I read somewhere that the average 4 year old asks over 400 questions a day. My advanced scientific and mathematical skills have allowed me to extrapolate and compute that 3 year olds ask 700 questions a day. Mostly this happens because they ask you the same question a bare minimum of 4 times. Ok I'm lying. The same question is usually repeated about 20 times. If you're Jack you are an over achiever and need to out shine other 3 year olds so you ask 1401 questions a day. In my quest to determine why so many questions are asked I stumbled on a theory that makes so much sense it has to be right. Teachers and learning types will have you thinking kids ask questions because they are learning. It might be that. It might also be the under diagnosed early onset childhood Alzheimers. While I don't doubt my kiddo is expanding his horizons and amassing enough data and knowledge to find the final solution to world hunger, I think the answer is simpler. It's Santa Clause. Recent investigative efforts and specific research methods I can't reveal lead me to believe that 3 year olds are required to fulfill a daily question quota or Santa doesn't show. Any less than 100 questions and there is a chance Santa Clause passes your house. No reindeers prancing, no stockings stuffed, nada, zip, zilch-do not pass go do not collect $200. Once I discovered this I found I had way more patience when dealing with the endless barrage of questions I field on an average day.
Random sampling of average questions:
"Why you buttoning your pants?" (PS I was getting dressed?)
"Are you cranky? Are you not having a good day?" (PPS I just took a deep breath)
"What's that guy doing?" (PPPS "that guy" was driving a motorized grocery cart)
Let me add that if you are in public Jack is watching you. He is also giving you a play by play of your actions. The stranger your actions the louder his questions. "WHAT'S THIS GUY WEARING? WHY DOES THIS GUY SMELL TERRIBLE?" You know come to think of it maybe Jack is just saying and asking what we are all thinking. I mean seriously what is that guy wearing and why does he smell terrible? I suppose if you are looking for the truth just ask a 3 year old. They'll give it to you straight......... and then ask you 40 follow up questions.
Monday, October 24, 2011
Friday, September 23, 2011
Further proof that I am raising an old man and not a 3 year old
If you have been following the posts I made you will be familiar with my theory that Jack is secretly an 83 year old man. I have recently gathered more data to support my advanced scientific theory that Jack is geriatric at heart.
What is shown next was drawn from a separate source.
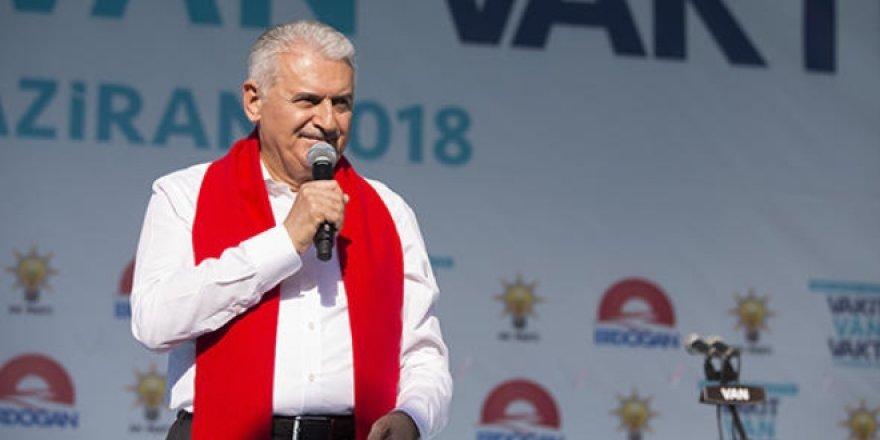Başbakan Yıldırım: Türkiye'nin öğretmen ihtiyacı yok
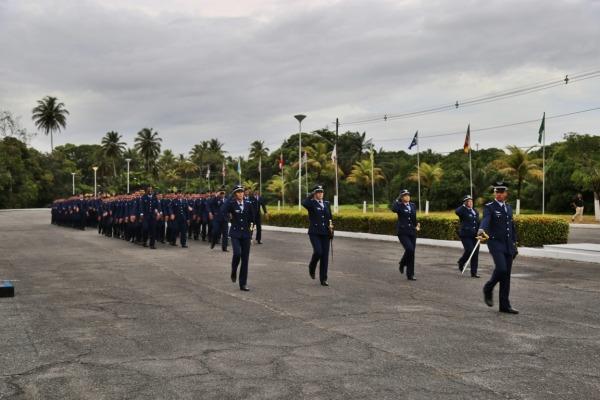 FAB PÉ DE POEIRA: Unidades em Manaus, São Paulo e Recife concluem formação de aspirantes, cabos e soldados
1: While shopping at Target today Jack didn't ask to go see the toys. He didn't ask to see the bikes or the movies or TV's. He wanted to look at vacuums. He wanted so much to peruse the vacuum display that when I dared to turn left towards the cereal aisle he yelled, "No, wait, stop! VACUUMS! MOM, THEY HAVE VACUUMS HERE!" I indulged his inner dust mite annihilator personality and turned the cart to the right and towards the glorious row or shining vacuums. "WOW! Check this one out! It has a hose thing!" So that is what our vacuum has been missing this whole time. A hose thing! Conclusion: Jack likes vacuums more than Count Chocula cereal which can only mean he is 84.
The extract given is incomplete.